___ MATERIAL

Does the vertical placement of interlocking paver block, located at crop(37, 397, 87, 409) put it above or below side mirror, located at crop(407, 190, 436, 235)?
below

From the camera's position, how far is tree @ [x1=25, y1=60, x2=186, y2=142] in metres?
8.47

______
___ MATERIAL

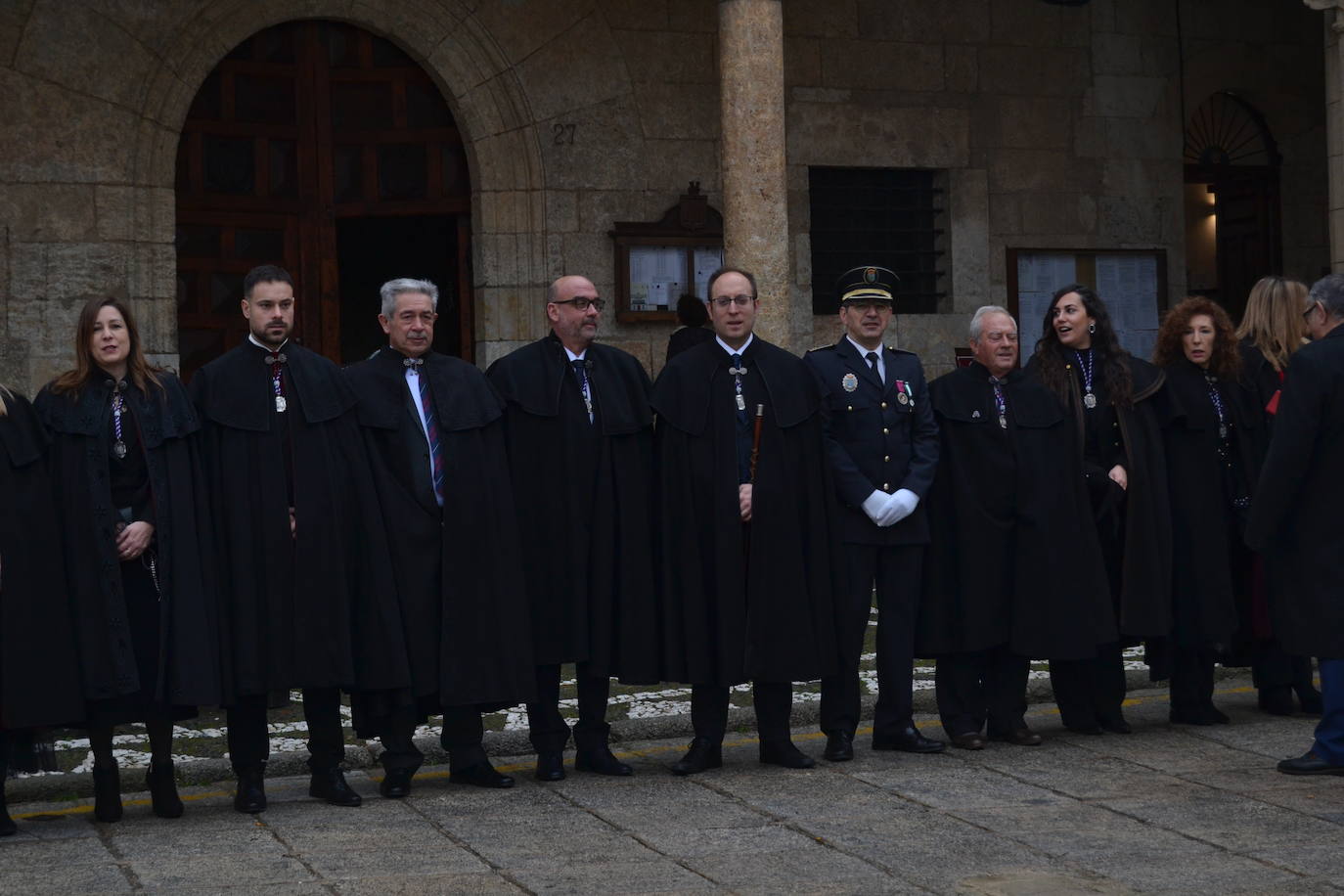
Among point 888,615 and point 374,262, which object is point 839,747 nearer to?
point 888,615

______
___ MATERIAL

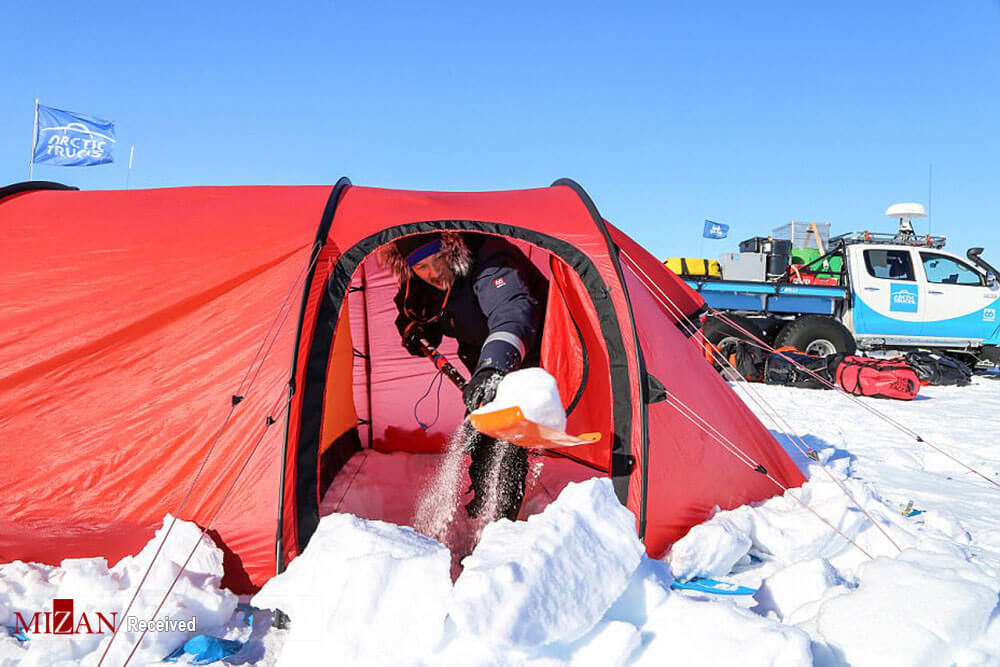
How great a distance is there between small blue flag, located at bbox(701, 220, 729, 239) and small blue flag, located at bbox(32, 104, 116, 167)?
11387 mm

______

• WRITTEN EXERCISE: Which lines in the records above contain the word "located"? Copy each of those lines.

• SOLUTION TO THIS PROBLEM:
Does the vertical placement of interlocking paver block, located at crop(37, 397, 87, 409) put it above or below side mirror, located at crop(407, 190, 436, 235)?
How great a distance is there between small blue flag, located at bbox(701, 220, 729, 239) and small blue flag, located at bbox(32, 104, 116, 167)?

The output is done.